By Anne Petermann, Executive Director, Global Justice Ecology Project
Global Justice Ecology Project just arrived in Paraguay for two weeks of meetings on the themes of wood-based bioenergy, genetically engineered trees, the impacts of livestock and GMO soy production on global deforestation levels, and the solutions to climate change and deforestation provided by local communities maintaining and caring for their traditional lands.
Looking out of the Asunción hotel room at the wide majestic Paraguay river, and the expanse of forest on the other side, feeling the tropical humidity and listening to the rumble of distant thunder, it is hard to imagine that yesterday my GJEP colleague and I woke up in the midst of a major snowstorm in Buffalo, NY.
Ours was one of the few flights not cancelled due to the lake effect blizzard and high winds. Though not cancelled, it was delayed, but a rush through the Newark airport got us to our new gate just in time to walk onto our next plane bound for Panama City where hunger pangs became our next concern.
US airlines, of course, does not serve free food, but neither do they stock sufficient amounts of the meals they sell, so by the time the flight attendants got to our row 2/3 of the way down the plane, they were out of almost everything but “snack boxes.” So wedged into our seats we attempted to share an $8.99 snack box, managing in the process to knock a glass of wine onto my compatriot when someone in the aisle bumped into him.
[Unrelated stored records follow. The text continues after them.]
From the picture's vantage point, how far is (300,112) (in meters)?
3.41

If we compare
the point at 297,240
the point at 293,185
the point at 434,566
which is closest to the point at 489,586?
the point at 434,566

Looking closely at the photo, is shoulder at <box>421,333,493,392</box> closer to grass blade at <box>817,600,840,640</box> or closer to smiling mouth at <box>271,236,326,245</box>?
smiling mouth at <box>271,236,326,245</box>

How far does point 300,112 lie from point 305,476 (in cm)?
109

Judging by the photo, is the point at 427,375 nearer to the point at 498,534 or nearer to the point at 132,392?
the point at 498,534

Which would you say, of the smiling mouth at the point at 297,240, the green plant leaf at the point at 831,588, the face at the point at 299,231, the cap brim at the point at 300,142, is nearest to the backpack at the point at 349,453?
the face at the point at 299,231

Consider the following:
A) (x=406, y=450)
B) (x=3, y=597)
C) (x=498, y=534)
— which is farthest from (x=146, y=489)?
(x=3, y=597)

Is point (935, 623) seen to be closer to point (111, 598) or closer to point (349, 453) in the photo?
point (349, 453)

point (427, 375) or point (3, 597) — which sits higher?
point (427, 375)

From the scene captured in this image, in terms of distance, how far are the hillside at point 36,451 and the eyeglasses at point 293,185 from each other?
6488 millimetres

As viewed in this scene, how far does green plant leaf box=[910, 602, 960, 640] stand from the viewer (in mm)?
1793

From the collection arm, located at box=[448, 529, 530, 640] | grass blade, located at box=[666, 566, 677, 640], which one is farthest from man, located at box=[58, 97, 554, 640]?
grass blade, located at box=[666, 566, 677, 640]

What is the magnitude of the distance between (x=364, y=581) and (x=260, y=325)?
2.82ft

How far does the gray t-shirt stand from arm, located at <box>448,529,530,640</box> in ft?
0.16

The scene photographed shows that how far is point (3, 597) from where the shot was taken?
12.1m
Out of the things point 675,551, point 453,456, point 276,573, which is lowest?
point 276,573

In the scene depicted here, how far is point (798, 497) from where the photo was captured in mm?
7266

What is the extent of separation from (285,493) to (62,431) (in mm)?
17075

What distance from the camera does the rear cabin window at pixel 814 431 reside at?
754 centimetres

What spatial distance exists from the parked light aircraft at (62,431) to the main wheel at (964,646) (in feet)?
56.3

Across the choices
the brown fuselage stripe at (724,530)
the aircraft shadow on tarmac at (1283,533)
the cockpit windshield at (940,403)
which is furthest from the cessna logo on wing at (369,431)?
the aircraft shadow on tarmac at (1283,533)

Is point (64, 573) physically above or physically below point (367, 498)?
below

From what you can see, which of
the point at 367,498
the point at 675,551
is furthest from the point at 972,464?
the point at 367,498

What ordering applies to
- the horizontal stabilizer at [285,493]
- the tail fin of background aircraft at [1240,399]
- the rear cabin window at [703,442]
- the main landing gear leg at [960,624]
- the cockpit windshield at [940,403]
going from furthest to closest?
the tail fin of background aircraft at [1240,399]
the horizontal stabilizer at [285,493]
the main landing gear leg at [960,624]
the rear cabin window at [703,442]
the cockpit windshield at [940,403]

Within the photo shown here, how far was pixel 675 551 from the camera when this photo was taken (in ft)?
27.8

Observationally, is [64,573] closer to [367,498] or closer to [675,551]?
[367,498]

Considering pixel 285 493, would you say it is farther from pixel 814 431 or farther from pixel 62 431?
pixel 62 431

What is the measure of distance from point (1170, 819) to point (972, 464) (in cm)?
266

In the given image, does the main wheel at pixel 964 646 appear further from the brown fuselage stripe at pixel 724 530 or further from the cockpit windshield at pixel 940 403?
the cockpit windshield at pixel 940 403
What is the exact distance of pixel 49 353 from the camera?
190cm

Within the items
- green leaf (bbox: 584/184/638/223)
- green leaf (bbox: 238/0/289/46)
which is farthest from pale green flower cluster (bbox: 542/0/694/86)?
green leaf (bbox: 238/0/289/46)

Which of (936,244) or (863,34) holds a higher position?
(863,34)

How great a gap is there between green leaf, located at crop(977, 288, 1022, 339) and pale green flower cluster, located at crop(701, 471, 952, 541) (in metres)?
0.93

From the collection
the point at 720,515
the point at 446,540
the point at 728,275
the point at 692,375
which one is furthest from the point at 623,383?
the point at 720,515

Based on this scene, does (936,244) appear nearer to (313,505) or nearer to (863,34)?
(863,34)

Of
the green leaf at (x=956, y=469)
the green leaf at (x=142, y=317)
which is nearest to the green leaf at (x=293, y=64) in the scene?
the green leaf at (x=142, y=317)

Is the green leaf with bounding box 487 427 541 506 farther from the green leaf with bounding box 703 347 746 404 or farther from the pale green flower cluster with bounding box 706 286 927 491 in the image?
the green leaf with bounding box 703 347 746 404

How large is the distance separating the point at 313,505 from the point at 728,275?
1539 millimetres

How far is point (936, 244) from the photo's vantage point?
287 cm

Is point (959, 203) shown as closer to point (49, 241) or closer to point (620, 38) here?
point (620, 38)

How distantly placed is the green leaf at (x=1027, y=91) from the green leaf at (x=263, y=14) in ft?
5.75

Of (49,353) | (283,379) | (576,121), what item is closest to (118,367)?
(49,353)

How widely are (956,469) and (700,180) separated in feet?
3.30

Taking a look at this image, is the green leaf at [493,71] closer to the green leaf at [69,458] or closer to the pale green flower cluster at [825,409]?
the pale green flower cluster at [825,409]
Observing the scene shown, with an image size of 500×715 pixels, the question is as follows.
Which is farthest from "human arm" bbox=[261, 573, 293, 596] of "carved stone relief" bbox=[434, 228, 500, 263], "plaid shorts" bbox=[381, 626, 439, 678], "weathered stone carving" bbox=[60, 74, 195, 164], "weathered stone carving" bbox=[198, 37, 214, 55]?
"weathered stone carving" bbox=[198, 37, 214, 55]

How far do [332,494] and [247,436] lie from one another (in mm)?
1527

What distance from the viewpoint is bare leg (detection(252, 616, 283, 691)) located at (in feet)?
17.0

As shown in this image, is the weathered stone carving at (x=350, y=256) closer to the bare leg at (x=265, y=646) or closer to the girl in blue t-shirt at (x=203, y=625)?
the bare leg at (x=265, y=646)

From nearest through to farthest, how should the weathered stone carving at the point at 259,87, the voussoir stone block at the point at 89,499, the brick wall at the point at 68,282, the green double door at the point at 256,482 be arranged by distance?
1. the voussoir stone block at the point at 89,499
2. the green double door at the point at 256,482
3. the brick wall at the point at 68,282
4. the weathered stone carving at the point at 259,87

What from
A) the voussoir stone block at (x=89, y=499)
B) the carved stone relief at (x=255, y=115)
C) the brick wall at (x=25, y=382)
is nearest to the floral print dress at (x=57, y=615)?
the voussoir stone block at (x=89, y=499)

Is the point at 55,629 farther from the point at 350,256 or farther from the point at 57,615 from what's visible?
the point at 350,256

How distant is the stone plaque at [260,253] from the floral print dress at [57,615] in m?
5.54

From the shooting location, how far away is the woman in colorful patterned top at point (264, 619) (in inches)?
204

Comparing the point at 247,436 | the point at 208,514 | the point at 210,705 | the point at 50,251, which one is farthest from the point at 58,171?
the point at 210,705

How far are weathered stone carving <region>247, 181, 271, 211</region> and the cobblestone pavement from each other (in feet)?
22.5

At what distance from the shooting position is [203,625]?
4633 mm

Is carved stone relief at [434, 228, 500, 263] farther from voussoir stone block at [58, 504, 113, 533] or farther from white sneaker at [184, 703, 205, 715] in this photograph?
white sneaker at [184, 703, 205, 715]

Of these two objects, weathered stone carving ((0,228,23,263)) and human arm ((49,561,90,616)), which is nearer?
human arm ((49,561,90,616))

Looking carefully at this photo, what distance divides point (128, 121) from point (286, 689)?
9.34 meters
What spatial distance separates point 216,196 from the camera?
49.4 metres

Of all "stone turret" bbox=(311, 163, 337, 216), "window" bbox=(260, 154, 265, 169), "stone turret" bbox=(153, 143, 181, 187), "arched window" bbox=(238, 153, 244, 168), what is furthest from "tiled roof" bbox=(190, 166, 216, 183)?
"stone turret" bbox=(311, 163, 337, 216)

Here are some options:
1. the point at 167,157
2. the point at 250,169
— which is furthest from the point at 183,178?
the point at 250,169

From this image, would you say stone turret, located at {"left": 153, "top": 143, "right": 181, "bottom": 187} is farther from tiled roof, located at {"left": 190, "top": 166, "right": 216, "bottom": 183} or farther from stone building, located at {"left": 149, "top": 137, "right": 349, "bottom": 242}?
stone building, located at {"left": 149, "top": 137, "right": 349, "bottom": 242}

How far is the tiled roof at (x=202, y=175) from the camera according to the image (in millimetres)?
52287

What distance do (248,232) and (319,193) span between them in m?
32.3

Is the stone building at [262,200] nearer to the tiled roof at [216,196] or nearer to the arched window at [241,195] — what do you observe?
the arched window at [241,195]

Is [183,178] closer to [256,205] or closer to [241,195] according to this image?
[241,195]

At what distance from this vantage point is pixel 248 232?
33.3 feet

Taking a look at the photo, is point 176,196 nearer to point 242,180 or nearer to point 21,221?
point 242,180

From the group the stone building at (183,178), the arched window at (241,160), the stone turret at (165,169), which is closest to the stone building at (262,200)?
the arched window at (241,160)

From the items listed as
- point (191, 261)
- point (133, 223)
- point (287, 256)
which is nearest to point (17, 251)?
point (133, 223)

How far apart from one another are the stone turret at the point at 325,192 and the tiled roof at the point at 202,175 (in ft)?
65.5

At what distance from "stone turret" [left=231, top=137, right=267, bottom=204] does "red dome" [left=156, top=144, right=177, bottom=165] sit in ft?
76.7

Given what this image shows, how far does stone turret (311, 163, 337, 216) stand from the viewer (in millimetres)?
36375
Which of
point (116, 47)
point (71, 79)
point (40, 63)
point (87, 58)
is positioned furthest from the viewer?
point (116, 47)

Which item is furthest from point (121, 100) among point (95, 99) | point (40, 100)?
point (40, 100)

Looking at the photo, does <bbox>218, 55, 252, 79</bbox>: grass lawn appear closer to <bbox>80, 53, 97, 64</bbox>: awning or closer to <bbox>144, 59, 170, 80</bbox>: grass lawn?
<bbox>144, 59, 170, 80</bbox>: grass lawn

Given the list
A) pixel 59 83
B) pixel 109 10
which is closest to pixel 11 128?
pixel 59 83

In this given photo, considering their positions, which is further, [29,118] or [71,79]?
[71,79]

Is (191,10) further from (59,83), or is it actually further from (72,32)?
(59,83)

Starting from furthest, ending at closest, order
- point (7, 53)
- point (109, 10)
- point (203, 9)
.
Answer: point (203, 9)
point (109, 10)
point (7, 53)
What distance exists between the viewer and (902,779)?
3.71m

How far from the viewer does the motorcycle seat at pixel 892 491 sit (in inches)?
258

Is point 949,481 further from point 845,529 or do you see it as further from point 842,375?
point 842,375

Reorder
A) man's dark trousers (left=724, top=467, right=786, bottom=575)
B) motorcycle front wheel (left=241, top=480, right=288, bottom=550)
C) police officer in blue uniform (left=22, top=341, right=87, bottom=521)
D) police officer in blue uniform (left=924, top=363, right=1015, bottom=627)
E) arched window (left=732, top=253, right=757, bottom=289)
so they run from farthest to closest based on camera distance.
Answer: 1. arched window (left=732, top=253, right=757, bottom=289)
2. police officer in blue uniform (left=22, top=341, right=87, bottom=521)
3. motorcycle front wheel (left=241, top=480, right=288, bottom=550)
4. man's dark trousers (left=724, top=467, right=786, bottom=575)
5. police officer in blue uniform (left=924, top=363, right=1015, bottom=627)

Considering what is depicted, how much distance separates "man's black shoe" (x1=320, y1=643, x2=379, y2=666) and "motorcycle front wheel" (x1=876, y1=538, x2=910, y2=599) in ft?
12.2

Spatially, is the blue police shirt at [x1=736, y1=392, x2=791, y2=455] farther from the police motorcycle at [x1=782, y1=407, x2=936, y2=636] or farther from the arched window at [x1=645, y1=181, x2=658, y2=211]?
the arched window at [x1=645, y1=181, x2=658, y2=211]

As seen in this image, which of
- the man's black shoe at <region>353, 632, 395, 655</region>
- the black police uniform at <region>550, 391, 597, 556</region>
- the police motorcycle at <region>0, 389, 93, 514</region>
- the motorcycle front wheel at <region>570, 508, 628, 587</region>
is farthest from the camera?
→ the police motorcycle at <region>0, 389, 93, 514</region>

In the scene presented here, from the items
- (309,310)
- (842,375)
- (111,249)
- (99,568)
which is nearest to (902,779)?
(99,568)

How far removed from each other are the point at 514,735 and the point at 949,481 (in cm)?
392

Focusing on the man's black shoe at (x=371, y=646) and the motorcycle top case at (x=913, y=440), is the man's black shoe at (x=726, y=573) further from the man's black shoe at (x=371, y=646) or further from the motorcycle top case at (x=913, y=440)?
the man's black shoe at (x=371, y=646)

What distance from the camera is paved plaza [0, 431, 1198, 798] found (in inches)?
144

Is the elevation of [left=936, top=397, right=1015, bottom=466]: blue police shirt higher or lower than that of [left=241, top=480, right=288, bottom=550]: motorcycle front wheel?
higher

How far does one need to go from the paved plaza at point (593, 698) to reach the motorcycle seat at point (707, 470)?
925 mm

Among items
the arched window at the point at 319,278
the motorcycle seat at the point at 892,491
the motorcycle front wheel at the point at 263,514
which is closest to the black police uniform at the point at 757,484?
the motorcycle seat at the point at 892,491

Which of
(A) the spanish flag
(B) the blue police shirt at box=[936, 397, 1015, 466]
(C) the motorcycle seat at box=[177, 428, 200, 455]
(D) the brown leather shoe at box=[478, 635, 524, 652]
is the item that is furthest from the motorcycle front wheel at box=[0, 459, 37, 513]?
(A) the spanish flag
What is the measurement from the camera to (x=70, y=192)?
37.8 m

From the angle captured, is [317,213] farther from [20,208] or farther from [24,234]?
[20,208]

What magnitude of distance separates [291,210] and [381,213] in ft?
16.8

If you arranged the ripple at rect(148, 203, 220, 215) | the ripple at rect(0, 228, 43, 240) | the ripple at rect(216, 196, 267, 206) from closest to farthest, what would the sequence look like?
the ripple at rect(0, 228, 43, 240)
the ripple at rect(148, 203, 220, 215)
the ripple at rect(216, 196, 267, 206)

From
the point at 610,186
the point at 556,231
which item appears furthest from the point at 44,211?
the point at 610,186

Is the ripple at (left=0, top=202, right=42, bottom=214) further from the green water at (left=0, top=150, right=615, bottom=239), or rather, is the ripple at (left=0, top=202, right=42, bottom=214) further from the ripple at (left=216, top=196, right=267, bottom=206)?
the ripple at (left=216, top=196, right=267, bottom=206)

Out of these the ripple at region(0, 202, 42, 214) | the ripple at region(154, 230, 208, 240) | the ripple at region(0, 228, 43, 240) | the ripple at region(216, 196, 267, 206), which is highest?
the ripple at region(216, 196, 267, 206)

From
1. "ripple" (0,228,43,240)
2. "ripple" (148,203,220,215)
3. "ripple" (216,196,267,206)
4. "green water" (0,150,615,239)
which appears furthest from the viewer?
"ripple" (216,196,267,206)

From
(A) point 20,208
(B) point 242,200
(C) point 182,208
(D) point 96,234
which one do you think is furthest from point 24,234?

This became an amusing theme of the trip. First a glass of tomato juice had a crack in it, leaking all over the place. Then there was the wine; then, reaching for my water after a scrunched up nap, I managed to spill it all over the two of us. And finally, on the flight from Panama to Paraguay (not a US flight so we did finally get fed!), the flight attendant opened a can of club soda, which sprayed all over, much to her horror.
When we finally arrived, stiff and tired, some 18 hours later in Paraguay, the soft tropical early morning air felt like velvet on my skin.
Our colleague Juanke picked us at the airport along with a woman named Ada from the Solomon Islands who had shared our plane. Her luggage, she was told, would arrive in a few days. Her travel had lasted over 70 hours.
Our ride from the airport to the hotel took us through Asunción rush hour with its suicidal scooter riders, but also reminded us of the beauty of Latin American life. Backyard trees heavy with citrus or mangoes, stunning old Hispanic churches with their arched windows and pink plaster, the wide, majestic river, children running and screaming in the park playgrounds even at seven in the morning, the bustle of the markets.
Juanke pointed to the scooter drivers, saying that you had to treat them like they were your brother or your dad, give them lots of room to avoid harming them. Sure enough, as we approached downtown, the squeal of brakes and the sudden spectre of a scooter wedged up against the driver’s side of a car, with the scooter driver sprawled on its hood. He awkwardly clambored down and stood up unsteadily, hobbling to the curb, but appearing to have avoided serious injury.
And then the inevitable signs of American cultural infiltration. A wall painted with Captain America and the Simpsons. “Black Friday” advertisements on many (mostly upscale) storefronts. And in a square, a Christmas tree made from Heineken bottles. This was topped off by admonishments from Juanke not to travel alone, not to wear cameras or purses and to avoid carrying your passport. For the flip side of the beauty of this place is the crushing poverty, made worse by a neoliberal ruling party hell bent on sucking the resources out of the country to export to the highest bidder.
Which is why we are here. At the meetings we came here for we will be gathering with colleagues from around the world to discuss problem of deforestation and its underlying drivers. In Latin America these drivers include biofuels and wood-based bioenergy (which will some day include genetically engineered trees if Brazil has its way), and all over the continent, but especially here in Paraguay: cattle ranching and the livestock industry. And underneath it all, the economic model that continues to insist that the planet was made for global elites to consume, consume, consume. Endlessly. With no concern about the inevitable consequences.
These are the problems we will tackle over the coming days, with the aim to devise renewed and strengthened global campaigns to take them head on.
And for those of you who are our supporters, thanks for helping to make this happen.